# Supplied data
════════════════════

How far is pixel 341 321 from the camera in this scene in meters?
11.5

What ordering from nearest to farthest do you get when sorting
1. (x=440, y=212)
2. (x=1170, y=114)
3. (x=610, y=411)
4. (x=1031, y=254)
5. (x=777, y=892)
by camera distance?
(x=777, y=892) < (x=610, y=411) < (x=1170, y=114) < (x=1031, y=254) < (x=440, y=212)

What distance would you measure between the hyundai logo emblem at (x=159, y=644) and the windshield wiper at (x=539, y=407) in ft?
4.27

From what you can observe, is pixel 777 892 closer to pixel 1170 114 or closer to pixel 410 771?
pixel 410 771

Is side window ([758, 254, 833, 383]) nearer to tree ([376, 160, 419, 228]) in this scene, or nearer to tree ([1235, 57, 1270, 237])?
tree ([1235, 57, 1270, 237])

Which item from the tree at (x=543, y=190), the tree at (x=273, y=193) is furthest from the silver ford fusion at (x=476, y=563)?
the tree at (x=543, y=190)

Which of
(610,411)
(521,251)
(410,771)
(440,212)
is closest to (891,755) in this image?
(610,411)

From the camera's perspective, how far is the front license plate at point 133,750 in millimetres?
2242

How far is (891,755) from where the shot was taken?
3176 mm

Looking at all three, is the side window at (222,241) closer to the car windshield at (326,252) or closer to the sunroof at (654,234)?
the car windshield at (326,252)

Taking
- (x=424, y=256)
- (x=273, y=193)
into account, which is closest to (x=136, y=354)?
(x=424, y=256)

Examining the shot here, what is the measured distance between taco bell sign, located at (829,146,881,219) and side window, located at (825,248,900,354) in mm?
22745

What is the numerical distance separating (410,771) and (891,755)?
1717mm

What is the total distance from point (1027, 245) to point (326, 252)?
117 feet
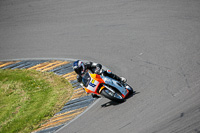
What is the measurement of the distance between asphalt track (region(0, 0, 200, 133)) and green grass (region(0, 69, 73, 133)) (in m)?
1.47

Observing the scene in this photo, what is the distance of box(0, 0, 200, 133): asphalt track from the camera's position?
25.9 feet

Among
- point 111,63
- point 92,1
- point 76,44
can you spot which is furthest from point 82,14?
point 111,63

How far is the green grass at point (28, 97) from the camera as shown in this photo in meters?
10.3

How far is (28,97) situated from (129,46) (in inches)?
193

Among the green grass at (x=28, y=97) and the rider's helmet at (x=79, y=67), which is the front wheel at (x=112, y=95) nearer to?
the rider's helmet at (x=79, y=67)

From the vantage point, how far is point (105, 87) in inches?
357

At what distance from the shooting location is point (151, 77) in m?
9.92

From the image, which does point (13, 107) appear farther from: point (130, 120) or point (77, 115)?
point (130, 120)

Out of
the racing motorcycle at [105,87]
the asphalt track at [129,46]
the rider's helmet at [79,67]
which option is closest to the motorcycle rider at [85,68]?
the rider's helmet at [79,67]

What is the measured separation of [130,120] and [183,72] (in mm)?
2760

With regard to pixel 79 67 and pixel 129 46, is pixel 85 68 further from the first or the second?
pixel 129 46

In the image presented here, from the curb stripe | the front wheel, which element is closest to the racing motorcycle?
the front wheel

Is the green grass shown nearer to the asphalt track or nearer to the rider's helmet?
the asphalt track

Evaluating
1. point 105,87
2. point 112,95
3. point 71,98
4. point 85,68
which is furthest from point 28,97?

════════════════════

# Prompt
Could you put the lines of the records above, from the start of the records up to and including the line that contains "(x=777, y=892) <", into a Markdown table with the columns Row and Text, with one line per row and blank lines left out? Include only those lines.

# Result
| Row | Text |
|---|---|
| 1 | How far is pixel 341 321 from the camera in this scene in meters? |
| 2 | 11.5 |
| 3 | What ordering from nearest to farthest do you get when sorting |
| 4 | 1. (x=440, y=212) |
| 5 | 2. (x=1170, y=114) |
| 6 | 3. (x=610, y=411) |
| 7 | 4. (x=1031, y=254) |
| 8 | 5. (x=777, y=892) |
| 9 | by camera distance? |
| 10 | (x=777, y=892) < (x=610, y=411) < (x=1170, y=114) < (x=1031, y=254) < (x=440, y=212) |